- Texto em estudo:
--*--

Christian Cravo/Divulgação
Integrante da família Ferreira pendura camisa manchada de sangue



Walter Salles lança hoje no país "Abril Despedaçado", inspirado em obra homônima de Ismail Kadaré


MARIO SERGIO CONTI
DA SUCURSAL DO RIO

Walter Salles, 46, é um cineasta de sucesso. "Central do Brasil" lhe rendeu 55 prêmios internacionais, duas indicações ao Oscar (melhor filme estrangeiro e melhor atriz, para Fernanda Montenegro) e foi visto por 7 milhões de espectadores.
Ele é o único cineasta brasileiro com trânsito livre em Hollywood e na Europa. Não há produtor ou ator importante que não lhe retorne as ligações.
Acrescente-se a isso que passou a infância nos Estados Unidos e na França e conhece o mundo todo. Que é dono de uma grande empresa, o Unibanco, e de uma produtora lucrativa e prestigiada, a Videofilmes. Que é solteiro, culto, simpático e bem-apessoado.
Sua vida é cheia de aventura e riqueza, pois?
"Considero uma ofensa imaginar que um cineasta, ainda mais um cineasta brasileiro, viva num ambiente de glamour e facilidades", responde Walter Salles.
"Eu não tenho residência fixa, estou morando no Rio de Janeiro, num apartamento emprestado pelo meu irmão, e ficarei depois seis meses num hotel em Buenos Aires ou em locações no deserto de Atacama, na Cordilheira dos Andes e na Amazônia peruana", prossegue. "Passo a maior parte do tempo em aeroportos."
Walter Salles está no Brasil divulgando "Abril Despedaçado", que estréia hoje nos cinemas do país. Recebe dúzias de jornalistas que lhe repetem as mesmas perguntas. Está cansado, seis quilos mais magro da viagem que fez de motocicleta e automóvel por estradas lamacentas da Argentina, do Chile e do Peru.

--*--

- Material apresentado:

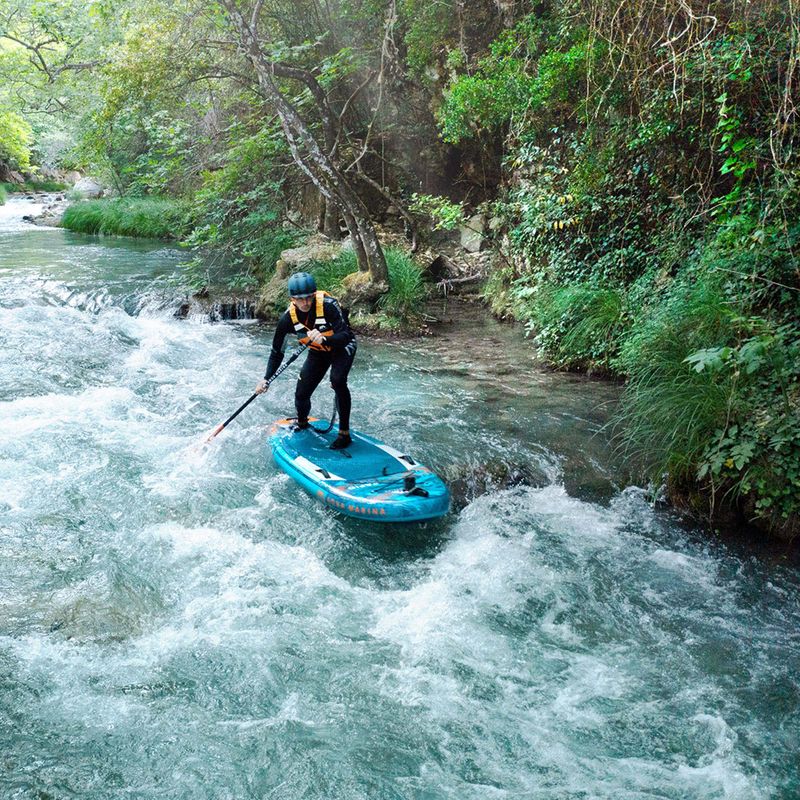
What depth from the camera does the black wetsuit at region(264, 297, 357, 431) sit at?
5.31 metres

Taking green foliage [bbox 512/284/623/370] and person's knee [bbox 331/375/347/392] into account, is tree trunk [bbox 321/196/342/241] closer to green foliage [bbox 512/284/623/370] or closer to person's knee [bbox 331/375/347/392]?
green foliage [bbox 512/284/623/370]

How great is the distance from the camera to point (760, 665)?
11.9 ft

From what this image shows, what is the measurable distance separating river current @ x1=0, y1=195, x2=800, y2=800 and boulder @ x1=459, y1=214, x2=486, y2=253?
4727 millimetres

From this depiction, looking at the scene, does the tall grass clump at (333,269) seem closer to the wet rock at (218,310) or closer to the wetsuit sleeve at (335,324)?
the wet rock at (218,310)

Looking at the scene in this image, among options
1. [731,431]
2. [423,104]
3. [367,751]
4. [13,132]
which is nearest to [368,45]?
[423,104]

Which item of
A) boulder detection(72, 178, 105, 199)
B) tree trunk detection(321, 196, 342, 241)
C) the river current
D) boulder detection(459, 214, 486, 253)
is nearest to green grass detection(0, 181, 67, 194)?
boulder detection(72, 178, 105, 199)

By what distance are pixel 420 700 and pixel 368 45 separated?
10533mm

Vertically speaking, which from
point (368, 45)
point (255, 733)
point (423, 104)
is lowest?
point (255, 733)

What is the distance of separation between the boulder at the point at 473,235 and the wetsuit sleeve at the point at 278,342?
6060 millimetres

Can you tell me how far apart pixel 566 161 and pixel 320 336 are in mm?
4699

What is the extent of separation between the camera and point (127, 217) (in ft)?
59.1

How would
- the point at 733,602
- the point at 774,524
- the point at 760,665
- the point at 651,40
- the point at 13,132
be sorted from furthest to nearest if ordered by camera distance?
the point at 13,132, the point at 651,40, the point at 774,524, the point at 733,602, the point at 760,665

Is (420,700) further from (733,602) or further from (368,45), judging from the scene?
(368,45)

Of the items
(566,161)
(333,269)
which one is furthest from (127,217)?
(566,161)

--*--

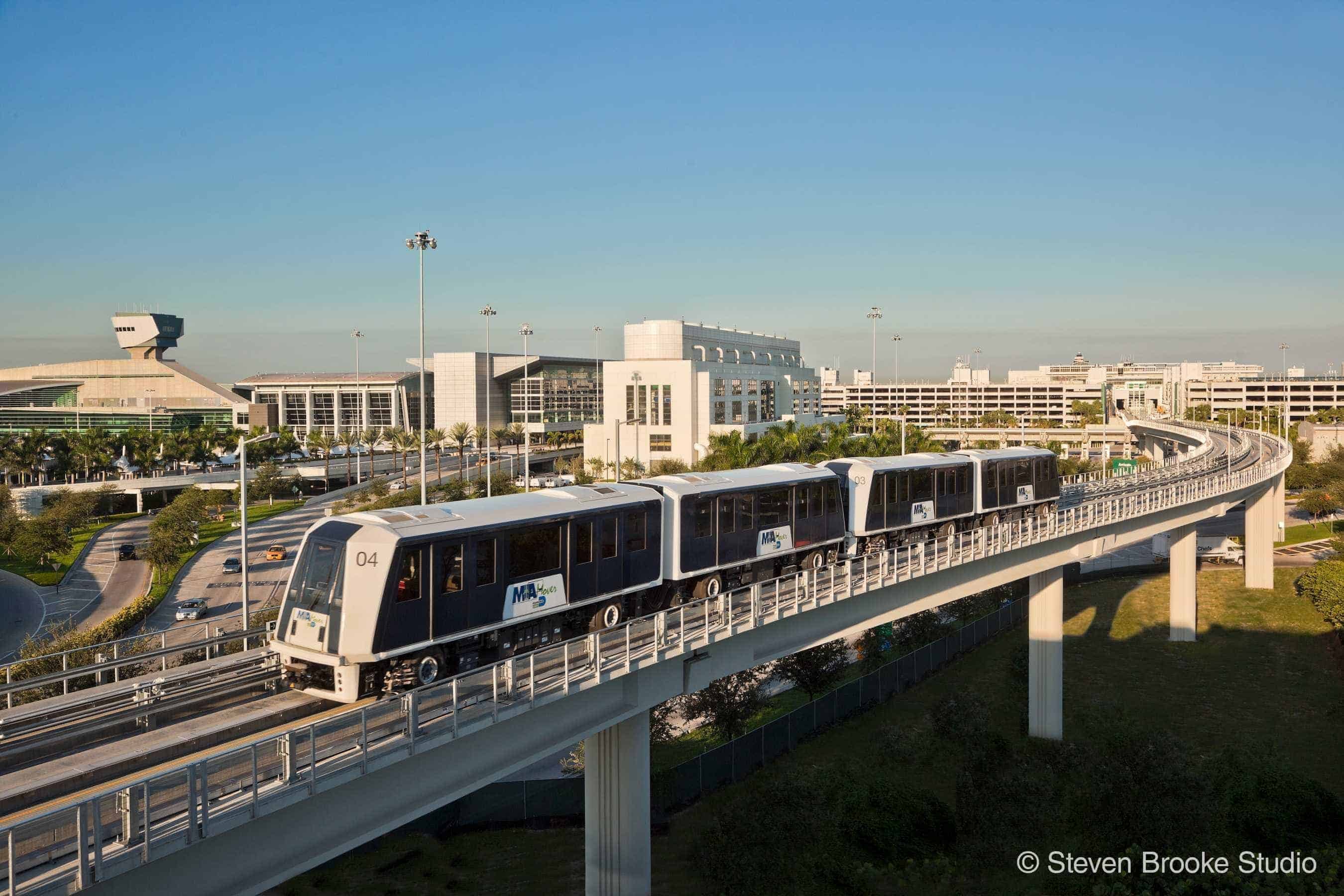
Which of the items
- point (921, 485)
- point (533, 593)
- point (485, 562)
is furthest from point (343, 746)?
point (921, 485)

--*--

- Exercícios a resolver:
1 - Por favor, resuma em duas frases o texto sobre Walter Salles.
2 - Copie do texto sobre Walter Salles o trecho que começa em "Ele é o único" e segue até "e riqueza, pois?".

- Respostas:
1 - Walter Salles, cineasta premiado por "Central do Brasil" e com trânsito livre em Hollywood e na Europa, rejeita a ideia de que viva num ambiente de glamour e facilidades e diz não ter residência fixa e passar a maior parte do tempo em aeroportos. Ele está no Brasil divulgando "Abril Despedaçado", que estreia hoje, e se mostra cansado e seis quilos mais magro depois de viajar por estradas lamacentas da Argentina, do Chile e do Peru.

2 -
Ele é o único cineasta brasileiro com trânsito livre em Hollywood e na Europa. Não há produtor ou ator importante que não lhe retorne as ligações.
Acrescente-se a isso que passou a infância nos Estados Unidos e na França e conhece o mundo todo. Que é dono de uma grande empresa, o Unibanco, e de uma produtora lucrativa e prestigiada, a Videofilmes. Que é solteiro, culto, simpático e bem-apessoado.
Sua vida é cheia de aventura e riqueza, pois?